ルバート代表の松上です。今日は、仕事でついついやってしまいがちだけれど、実は「やめた方がいい」行動について書いてみたいと思います。
テーマは、「情報を”意図的に隠す”工夫」です。みなさんは業務の中で「他の人が見やすいように」「混乱しないように」と思って、データや情報をあえて見えないように設定したことはありませんか?

本記事の執筆者
松上 純一郎マツガミ ジュンイチロウ
  • 株式会社Rubato代表取締役
  • 『PowerPoint資料作成プロフェッショナルの大原則』
    『ドリルで学ぶ!人を動かす資料のつくりかた』著者

例えば、
• Excelで不要なシートやセルを非表示にする
• PowerPointで一部のスライドを非表示にして保存する
• メールでBCCを使って情報共有する

こうした行為は一見すると配慮のように思えますが、実は「仕事の透明性」という点で、マイナスに働くことがあるのです。私が外資系コンサルティングファームで働いていた頃、上司からこう叩き込まれました。「仕事では情報を隠すな、見えるようにしろ。」
この言葉の意味を、今では強く実感しています。

今回は、「隠す配慮・工夫」の落とし穴と、その代替手段について、メール・Excel・PowerPointの3つの具体的なツールを使って解説していきたいと思います。

 

1. メールでの「BCC」は本当に親切?

最初のテーマはメールです。皆さんは情報共有のために、関係者をBCCに入れてメールを送ったことはありませんか?私がNGOに勤めていた頃、元商社マンの上司にこう言われました。
「BCCは絶対に使うな。情報共有したいなら、あとから転送しろ。」
なぜBCCがダメなのでしょうか?

それは、BCCで受け取った人が「BCCで入っていることに気づかない」リスクがあるからです。たとえば、BCCで受け取った人が、何の疑いもなく「横から失礼します」と返信してしまうと、他の受信者にとっては「誰?この人?」状態になりますし、本人も「なぜ周りは戸惑っているんだ…?」と混乱してしまいます。
これは、悪気がないだけにトラブルになりやすく、「見えない配慮」が思わぬ誤解を生む典型的なパターンです。情報共有をしたいなら、送信後に「FYI:参考までに」と転送する方が、明快で誤解がありません。

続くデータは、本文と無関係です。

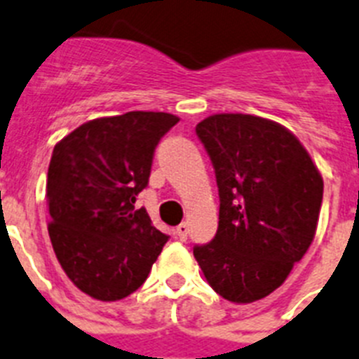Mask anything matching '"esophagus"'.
<instances>
[{
    "label": "esophagus",
    "mask_w": 359,
    "mask_h": 359,
    "mask_svg": "<svg viewBox=\"0 0 359 359\" xmlns=\"http://www.w3.org/2000/svg\"><path fill=\"white\" fill-rule=\"evenodd\" d=\"M187 236H189V224H187V223L177 224V226H176V237H177V239L185 241Z\"/></svg>",
    "instance_id": "34e87169"
}]
</instances>
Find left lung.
<instances>
[{
  "label": "left lung",
  "mask_w": 359,
  "mask_h": 359,
  "mask_svg": "<svg viewBox=\"0 0 359 359\" xmlns=\"http://www.w3.org/2000/svg\"><path fill=\"white\" fill-rule=\"evenodd\" d=\"M219 189L214 239L194 257L215 293L236 304L284 284L315 239L323 180L297 136L280 123L241 113L196 126Z\"/></svg>",
  "instance_id": "8db88e82"
}]
</instances>
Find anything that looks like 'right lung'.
I'll list each match as a JSON object with an SVG mask.
<instances>
[{
    "instance_id": "obj_1",
    "label": "right lung",
    "mask_w": 359,
    "mask_h": 359,
    "mask_svg": "<svg viewBox=\"0 0 359 359\" xmlns=\"http://www.w3.org/2000/svg\"><path fill=\"white\" fill-rule=\"evenodd\" d=\"M180 118L129 111L82 123L53 147L46 182L53 252L86 294L113 302L147 278L169 241L135 208L154 149Z\"/></svg>"
}]
</instances>
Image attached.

2. Excelでの「非表示」機能は便利?それとも罠?

次にご紹介するのは、Excelの話です。シートが多くなってくると、つい「このシートは使わないし…」と非表示にしてしまうことがあると思います。あるいは、特定のセルを非表示にして、計算式や裏データを隠すこともあると思います。しかし、これも実はやめた方がいい行動の一つです。

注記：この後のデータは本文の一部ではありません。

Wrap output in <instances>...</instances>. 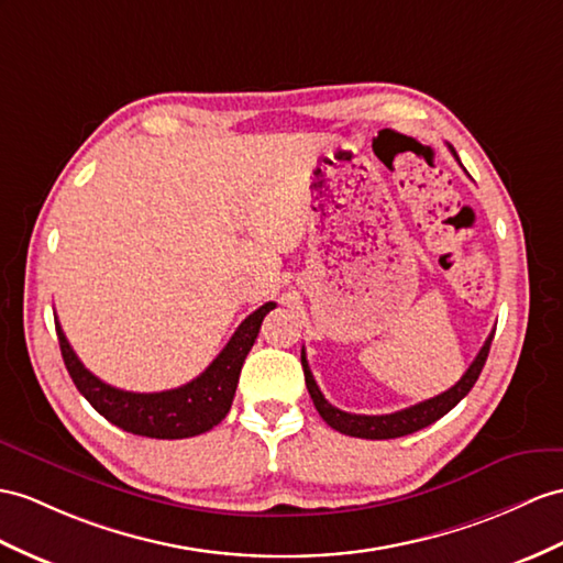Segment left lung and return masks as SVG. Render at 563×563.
Here are the masks:
<instances>
[{
	"label": "left lung",
	"mask_w": 563,
	"mask_h": 563,
	"mask_svg": "<svg viewBox=\"0 0 563 563\" xmlns=\"http://www.w3.org/2000/svg\"><path fill=\"white\" fill-rule=\"evenodd\" d=\"M451 153H454V147H451ZM492 339H495V332L487 336L483 349H479V353L475 355V361L471 363L468 369H465L463 377L456 382L454 387L446 389L440 396H434V399L420 401V404L404 408V410H396V413H389V416H355V413H346V410L334 408L324 399V394L320 391L318 382H314V377L310 373L308 361H306V349L300 351V365H303L306 387L310 391V399L329 428H334L336 432L349 434V437H361V440H394V437L413 434L422 428H428V424L437 422L473 389L479 373H483V367H485Z\"/></svg>",
	"instance_id": "obj_1"
}]
</instances>
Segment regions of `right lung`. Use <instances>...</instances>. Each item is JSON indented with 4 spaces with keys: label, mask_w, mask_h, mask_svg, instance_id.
<instances>
[{
    "label": "right lung",
    "mask_w": 563,
    "mask_h": 563,
    "mask_svg": "<svg viewBox=\"0 0 563 563\" xmlns=\"http://www.w3.org/2000/svg\"><path fill=\"white\" fill-rule=\"evenodd\" d=\"M272 308H277V303H265L251 312L239 324L234 336L229 339L224 351L194 382L155 394L123 391L107 385L100 377H95L78 361V355L64 336L59 320H54V324H57L59 349L68 375H71L76 389L86 396L88 404L100 416L117 424V428L141 437H153V440H186V437H196L212 430L229 413L245 355L253 349L260 324H263L265 314Z\"/></svg>",
    "instance_id": "right-lung-1"
}]
</instances>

理由はシンプルで、他の人からは「その存在自体が見えない」からです。そして何より厄介なのが、非表示にした本人ですら忘れてしまうことです。私はコンサルタント時代に、クライアントから渡された大量のExcelファイルの中身を精査することがよくありましたが、こうした「隠れシート」は本当に困る存在でした。

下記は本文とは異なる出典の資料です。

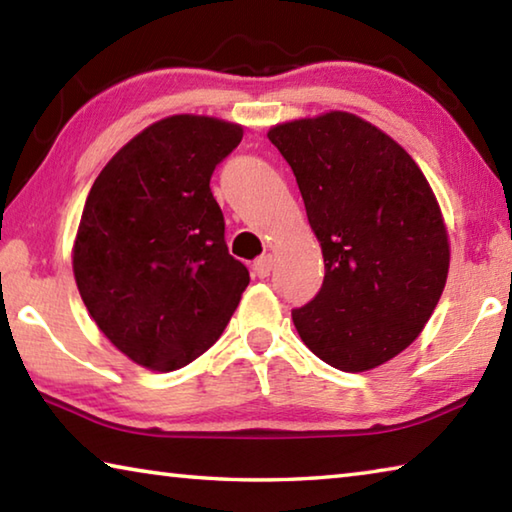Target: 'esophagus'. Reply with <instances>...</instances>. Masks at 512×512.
Returning a JSON list of instances; mask_svg holds the SVG:
<instances>
[{
	"label": "esophagus",
	"mask_w": 512,
	"mask_h": 512,
	"mask_svg": "<svg viewBox=\"0 0 512 512\" xmlns=\"http://www.w3.org/2000/svg\"><path fill=\"white\" fill-rule=\"evenodd\" d=\"M253 271H255L257 277H268V275H271V271H273V255L268 253V255L259 257L257 262L253 264Z\"/></svg>",
	"instance_id": "obj_1"
}]
</instances>
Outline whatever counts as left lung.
Segmentation results:
<instances>
[{"instance_id":"obj_1","label":"left lung","mask_w":512,"mask_h":512,"mask_svg":"<svg viewBox=\"0 0 512 512\" xmlns=\"http://www.w3.org/2000/svg\"><path fill=\"white\" fill-rule=\"evenodd\" d=\"M296 176L323 250L318 296L293 309L307 348L343 372L391 361L443 296L449 237L436 194L393 137L352 112L268 131Z\"/></svg>"}]
</instances>
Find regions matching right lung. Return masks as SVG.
Listing matches in <instances>:
<instances>
[{"mask_svg": "<svg viewBox=\"0 0 512 512\" xmlns=\"http://www.w3.org/2000/svg\"><path fill=\"white\" fill-rule=\"evenodd\" d=\"M241 137L232 121L164 117L94 180L72 248L76 287L106 339L137 366L171 372L201 357L248 287L210 189Z\"/></svg>", "mask_w": 512, "mask_h": 512, "instance_id": "right-lung-1", "label": "right lung"}]
</instances>
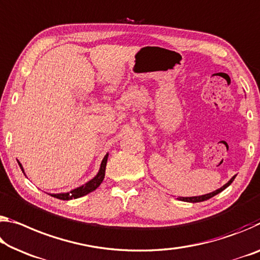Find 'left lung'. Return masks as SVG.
<instances>
[{
  "label": "left lung",
  "instance_id": "left-lung-1",
  "mask_svg": "<svg viewBox=\"0 0 260 260\" xmlns=\"http://www.w3.org/2000/svg\"><path fill=\"white\" fill-rule=\"evenodd\" d=\"M235 177L236 176H234L232 179L229 180L228 183H226L225 185H223V186H222L221 188H219V189H216V191H214V192H212V193H208V194H205V196H199V197H186V198H184V197H180V198H178L179 200H182V201H187V203H200V201H205V200H208V199H211L212 197H214V196H216L217 193H220V192H222L223 191L224 188H226L229 186L230 184H232L233 182H234V179H235Z\"/></svg>",
  "mask_w": 260,
  "mask_h": 260
}]
</instances>
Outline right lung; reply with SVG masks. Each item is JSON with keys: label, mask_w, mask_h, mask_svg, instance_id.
<instances>
[{"label": "right lung", "mask_w": 260, "mask_h": 260, "mask_svg": "<svg viewBox=\"0 0 260 260\" xmlns=\"http://www.w3.org/2000/svg\"><path fill=\"white\" fill-rule=\"evenodd\" d=\"M108 157H109V154L105 155V157L103 158L102 160V164H101V169L100 171H98V174L96 177H93L91 180H89L88 183L82 185V186L77 187L75 189H73L71 192H67V193H59V194H51L52 197L57 198V199L60 200H72V199H77V198L80 197H83L85 194H88V193L92 192L96 189L100 185L102 184L103 179H104V176H105V169H106V162H108ZM19 164L20 169H22V171L24 172V169L22 167V164Z\"/></svg>", "instance_id": "right-lung-1"}]
</instances>
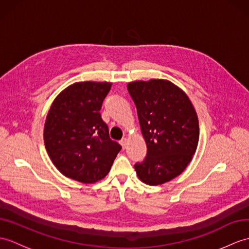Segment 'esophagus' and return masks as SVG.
<instances>
[{
  "label": "esophagus",
  "mask_w": 249,
  "mask_h": 249,
  "mask_svg": "<svg viewBox=\"0 0 249 249\" xmlns=\"http://www.w3.org/2000/svg\"><path fill=\"white\" fill-rule=\"evenodd\" d=\"M127 141H128V140H127L126 138H123L122 140L120 141V144H121V145H122L123 148H126V146H127Z\"/></svg>",
  "instance_id": "obj_1"
}]
</instances>
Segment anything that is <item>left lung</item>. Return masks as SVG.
Returning a JSON list of instances; mask_svg holds the SVG:
<instances>
[{"label":"left lung","instance_id":"8db88e82","mask_svg":"<svg viewBox=\"0 0 249 249\" xmlns=\"http://www.w3.org/2000/svg\"><path fill=\"white\" fill-rule=\"evenodd\" d=\"M137 107L147 154L135 164L138 177L151 186L180 175L192 160L199 139L198 118L188 95L164 79L127 85Z\"/></svg>","mask_w":249,"mask_h":249}]
</instances>
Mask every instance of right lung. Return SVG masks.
I'll use <instances>...</instances> for the list:
<instances>
[{
  "label": "right lung",
  "instance_id": "obj_1",
  "mask_svg": "<svg viewBox=\"0 0 249 249\" xmlns=\"http://www.w3.org/2000/svg\"><path fill=\"white\" fill-rule=\"evenodd\" d=\"M111 83L80 82L57 96L46 115L43 139L61 174L83 183L105 177L122 146L109 137L101 117Z\"/></svg>",
  "mask_w": 249,
  "mask_h": 249
}]
</instances>
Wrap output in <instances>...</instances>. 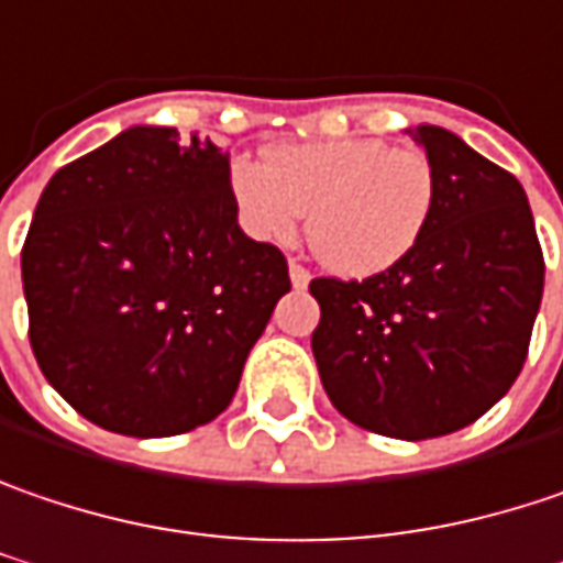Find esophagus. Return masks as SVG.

ある日、どうしても必要なデータが見つからず、何時間も探した末、ようやく非表示のシートを見つけたとき、「宝探しか!」と本気で思ったものです。

では、どうすればいいのでしょうか?おすすめは、「不使用→」という名前の見出しシートを1枚つくり、その後ろにまとめてシートを置いておくことです。非表示ではなく、「使わないけれど存在する」と明示することで、他の人も混乱せずにすみます。(また、本当に不要なシートであれば非表示ではなく削除するべきです)


セルの非表示についても同様です。非表示にするのではなく、グループ化(アウトライン)機能を使って、折りたためるようにするのがベストです。そうすれば、「このセルは隠してあるけれど、ここにありますよ」というメッセージを自然に伝えることができます。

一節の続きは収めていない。